SOURCE –
◆ ◆ ◆ ◆ ◆ ◆ ◆

Specifications
1
Data Structures
This chapter provides a condensed description of those data structures referenced
by driver code. It lists their fields in the order in which they appear in the
structures. All data structures discussed in this chapter—with the exception of
the channel control block (CCB)—exist in nonpaged system memory.
Many of these structures—including the adapter control block (ADP), channel
control block (CCB), channel request block (CRB), configuration control block
(ACF), device data block (DDB), driver dispatch table (DDT), driver prologue
table (DPT), object rights block (ORB), I/O request packet (IRP), I/O request
packet extension (IRPE), and unit control block (UCB)—are collectively known as
the I/O database. (See Figure 1–1.) The structures in the I/O database help the
operating system and device drivers monitor the status and control the functions
of the I/O subsystem. They provide the following types of information:
• Descriptions of each pending and in-progress I/O request
• Characteristics of each device type
• Number and type of each device unit
• Status of current activity on each device unit
• External entry points to all device drivers
• Entry points for controller and device unit initialization routines
• Code that dispatches interrupts to the appropriate servicing routines
• Addresses of device registers
• Bit maps describing the allocation of data paths and map registers
Aside from the I/O database structures, this chapter includes descriptions of
those data structures used by the operating system to maintain multiprocessing
synchronization and record processor-specific information: the spinlock data
structure (SPL) and the per-CPU database structure (CPU), respectively. This
chapter also describes the structures that implement the SCSI port interface
that supports the creation of SCSI class driver, as well as those structures used
to access the control registers of a device attached to a remote bus (CRAM and
CRAMH).

◆ ◆ ◆ ◆ ◆ ◆ ◆

AIM OF THE TASK –
Using the chapter on data structures, answer each question.
(a) Which structure is the one exception to existing in nonpaged system memory?
(b) What abbreviation does the chapter give for the configuration control block?
(c) Which structures are used to access the control registers of a device attached to a remote bus?
The listing after this note is separate material, unrelated to the chapter on data structures.

RAW DATA –
◆ ◆ ◆ ◆ ◆ ◆ ◆

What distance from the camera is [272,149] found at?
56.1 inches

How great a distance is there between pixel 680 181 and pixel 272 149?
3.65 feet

◆ ◆ ◆ ◆ ◆ ◆ ◆

EXERCISE ANSWER –
(a) The channel control block (CCB)
(b) ACF
(c) CRAM and CRAMH